> _抜粋本文_
-------------------------
札幌市中央区東本願寺前駅にある、初心者向けスポーツジム フィットメソッドです。
パーソナルトレーナーとして活動をしていると「スポーツの競技力を向上させるために筋トレは必要ですか?」といった質問を受ける時があります。
「やらない方が良い。筋トレでつけた筋肉はスポーツには使えない」というネガティブな意見もあれば「絶対にやった方が良い。筋トレで筋肉がつけばスポーツのレベルが上がる」というポジティブな意見も聞くため、どちらを信じれば良いのかわからなくなるかもしれません。
今回は「【トレーニング】スポーツ競技力向上のために筋トレを行う必要はあるのか?」というタイトルで記事を書いていきます。
少し長文です。
結論
結論からお伝えしますと、多少時間はかかりますが、ほぼ間違いなく筋トレでスポーツの競技力は向上します。
どんな種目かによっても変わってはくるのですが、大抵の場合、スポーツの競技力を向上させたいのであれば、筋トレをやるに越したことはありません。
スポーツの競技力を構成する要素について
皆様も飲食店に行かれることがあるかと思いますが、仮にそのお店を評価するとした時、下のように、おそらくいくつかの項目から採点をすることになるはずです。
味:☆☆☆☆
量:☆☆
価格:☆☆☆☆☆
接客:☆☆☆
営業時間:☆☆☆
支払方法:☆
総合点:☆☆☆
これは飲食店に限った話ではなく、例えばドラマだったり、電化製品だったり、会社の人事評価だったりにも当てはまることでしょう。
「先月から始まったドラマ、役者は好きなんだけどストーリーがなー」「この電子レンジ、デザインは可愛いんだけど機能がなー」「去年入った営業マン、口は達者なんだけど遅刻癖がなー」みたいな感じで。
言い方を変えると、最終的な評価は、それを構成する要素のトータルで下されるということです。
そして、スポーツの競技力にも同じことが言えます。
では、スポーツの競技力を構成する要素には何があるのかというと、技術・戦略・メンタル・コンディショニングなどが代表的なものとして挙げられます。
国民的なスポーツであるサッカーを例に取ると、
・技術:シュートやパス、ドリブル、トラップの上手さ
・戦略:「相手チームは〇〇に穴がある。だからそこを集中的に狙っていこう」的な作戦
・メンタル:心や気持ちの強さ
・コンディショニング:その日の体調や栄養状況
これらのトータルで競技力は決定されるわけです。
そのため、
要素 | チームA | チームB |
技術 | 5点 | 2点 |
戦略 | 1点 | 5点 |
メンタル | 5点 | 2点 |
コンディショニング | 1点 | 5点 |
トータル | 12点 | 14点 |
もともと持っているポテンシャルが高い、才能に溢れたチームAがあったとして、でも相手チームのことを見下し、不真面目に試合へと臨んだ場合は、結果弱くなります。
-------------------------
> _提供データ_
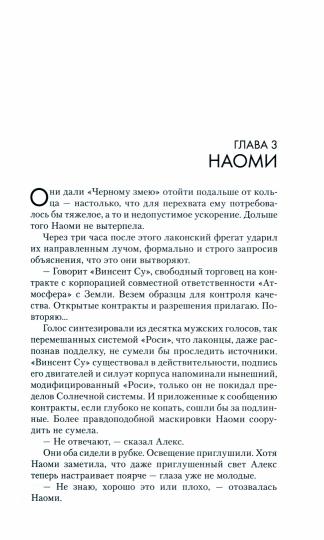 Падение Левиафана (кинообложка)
-------------------------
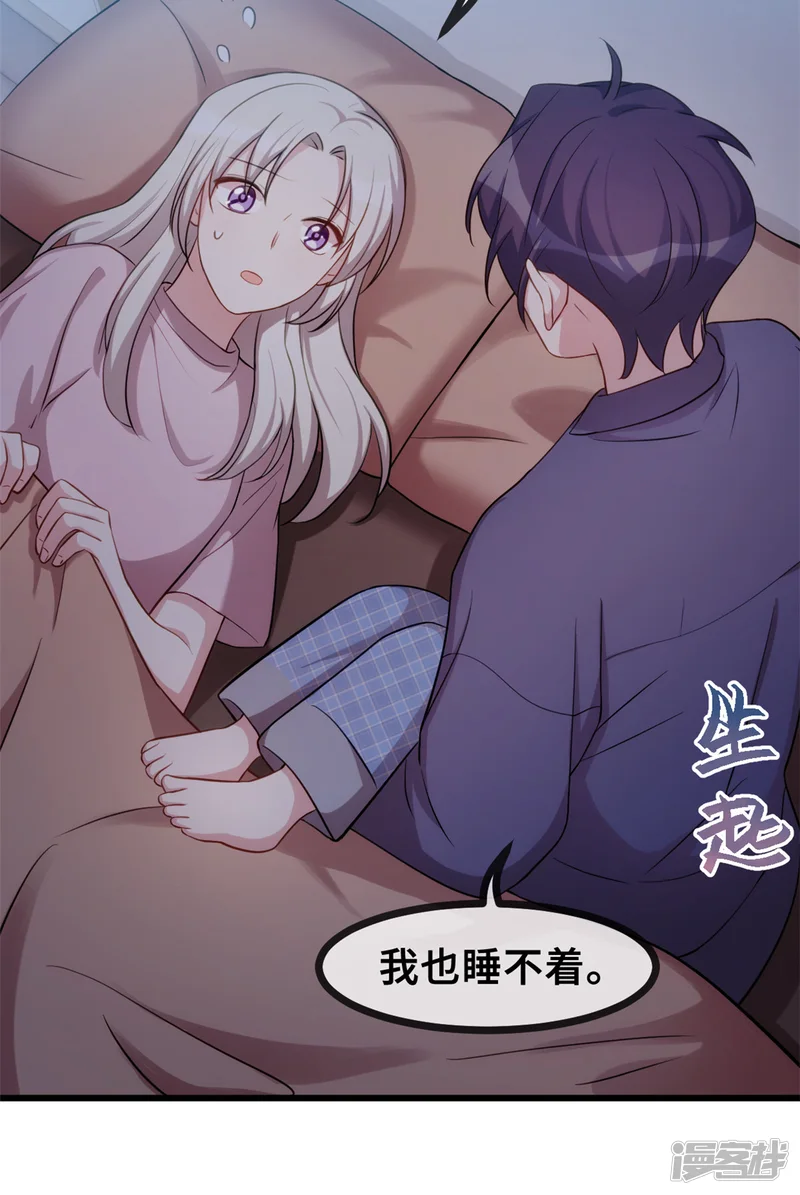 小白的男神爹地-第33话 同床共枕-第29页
-------------------------
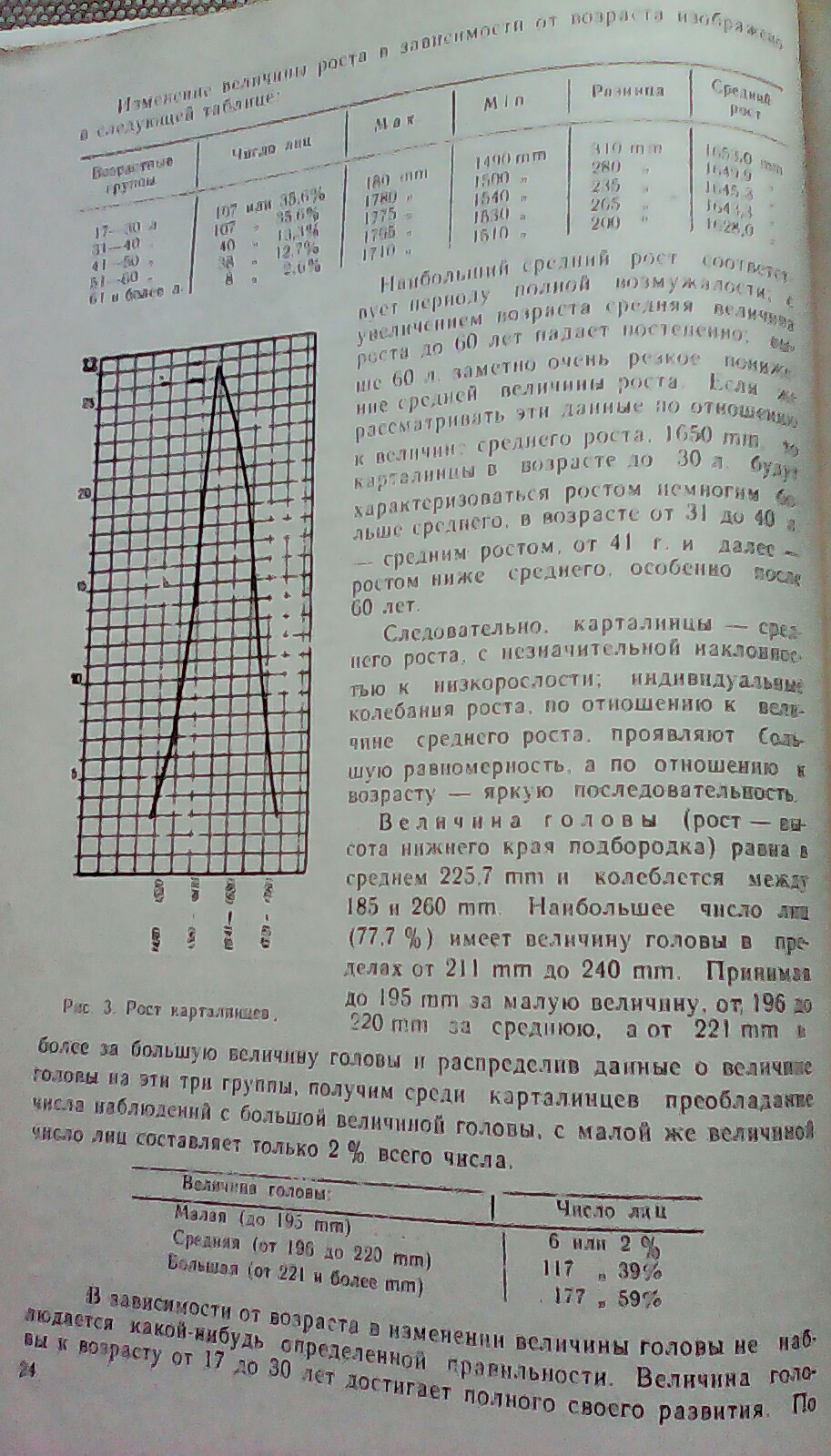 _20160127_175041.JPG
-------------------------
> _課題_
筋トレとスポーツの競技力についての文章を、最後の文の後から書き続けること。

> _解答欄_
一方、才能があるとはお世辞にも言えず、かつ心理的にも脆いチームBがあったとして、でも相手チームのことを熱心に研究・対応策を考え、万全を期して試合へと臨んだ場合は、結果強くなります。
スポーツをされたことのある方なら、どちらのチームの立場かは分かりませんが、思い当たる節があるのではないでしょうか?
しかし、ここで忘れてはいけない、スポーツの競技力を構成する要素がもう1つあります。
それが「身体能力」です。
身体能力は「体力」とも表現される時があるのですが、例えば筋力だったり、筋の収縮速度だったり、それらを掛け合わせたパワーなんかが挙げられます。
難しい専門用語が出てきましたが「ジャンプ力」「疾走能力」「方向転換能力」などだと思っていただければ問題ありません。
・ジャンプ力:高く跳ぶ能力
・疾走能力:速く走る能力
・方向転換能力:切り返し能力 (反復横跳びてきな)
※ もっとも、高く跳ぶための「しゃがみ方」速く走るための「腕の振り方」切り返しの際の「身体の傾け方」といった技術も必要ではあります。
そして、これらの身体能力は、スポーツの競技力に多大な影響を与えます。
例えばサッカーでは、ヘディングで競り合う時はジャンプ力が高い方が有利ですし、こぼれたボールを奪い合う時は疾走能力が高い方が有利ですし、フェイントに対応する時には方向転換能力が高い方が有利です。
このように、スポーツの競技力は様々な要素によって構成されており、その中の1つに身体能力があるわけです。
身体能力を高める手段について
先ほど「スポーツの競技力は様々な要素によって構成されており、その中の1つに身体能力がある」とお伝えしました。
そのため、身体能力を高めれば高めるほど、スポーツの競技力もどんどん向上するはずです。
では、一体何をすれば身体能力を高めることができるのかというと、少なくとも最初のうちは、そのスポーツへの専念で大きな問題はないでしょう。
・バレーボールを始めたんだけど、高くジャンプできるようになった気がする。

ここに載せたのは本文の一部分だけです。